For this activity follow Neural machine translation with a Transformer and Keras.
In this project, the author used the dataset, Portuguese-English dataset. This dataset contains approximately 52,000 training, 1,200 validation and 1,800 test examples.
After the dataset is imported and examples are fetched. Those raw sentence data is transformed into encoded token IDs by tensorflow tokenizer model. Then token IDs should be detokenized into human readable sentences again. Within this process, punctuations are deleted and all words are lowercased. Some words are split into sub words like searchability is broke into search and ability
The tf.saved_model contains two text tokenizers, one for English and one for Portuguese. Both have the same methods. Input will be split into values and label where label will be the id of the next token.
RaggeredTensor will be converted into Tensors
The resulting tf.data.Dataset objects are setup for training with Keras. Keras Model.fit training expects (inputs, labels) pairs. The inputs are pairs of tokenized Portuguese and English sequences, (pt, en).

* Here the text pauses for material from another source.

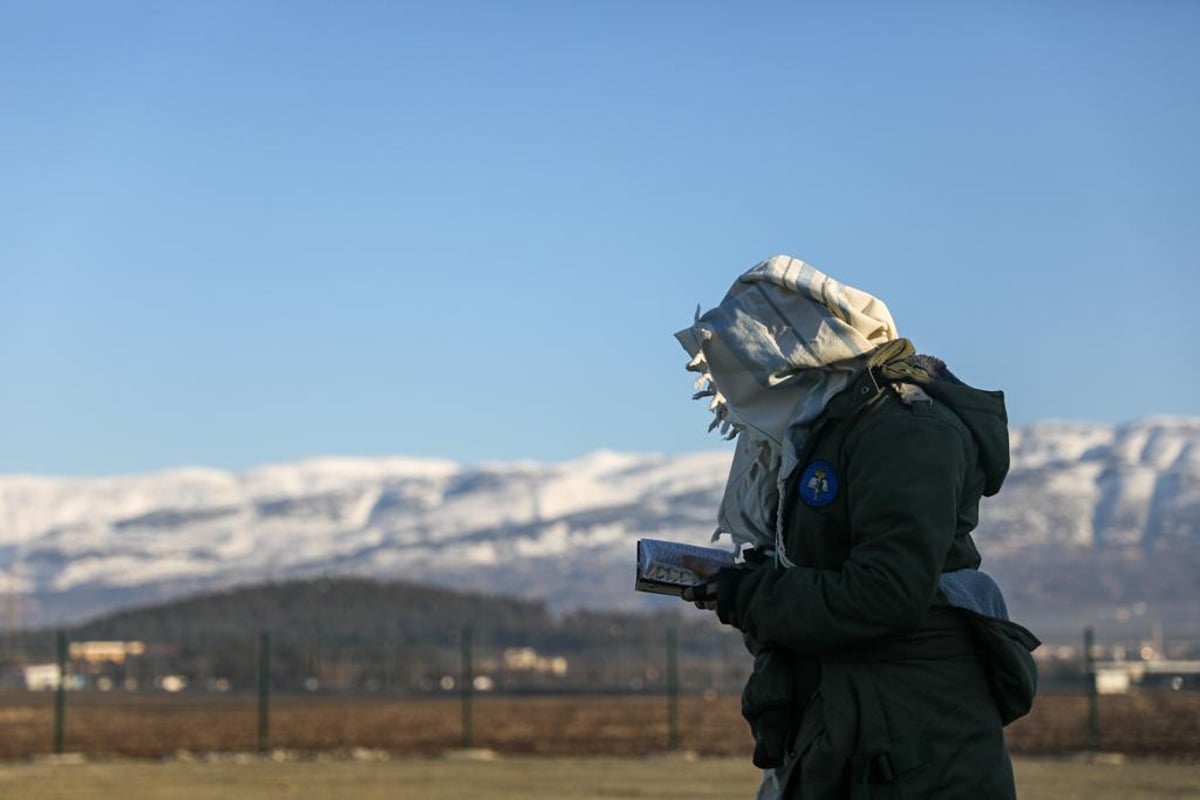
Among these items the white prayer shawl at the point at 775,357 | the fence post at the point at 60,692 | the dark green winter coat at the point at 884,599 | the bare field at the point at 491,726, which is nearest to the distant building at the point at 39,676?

The labels are the same English sequences shifted by 1. This shift is so that at each location input en sequence, the label in the next token.
During the process of converting Portuguese into English, transformer model will accept numeric data which could be understood by computers. So before all other processing, we need a layer of code to convert those texts into vectors (numbers). Then to make transformer model to notice the matter of order, we add something called positional encoding
Then a ADD and Norm step will ensure the value of vectors will be updated. It provides a direct path for gradient.
Finally attention layer will be added to consult the whole context of a token.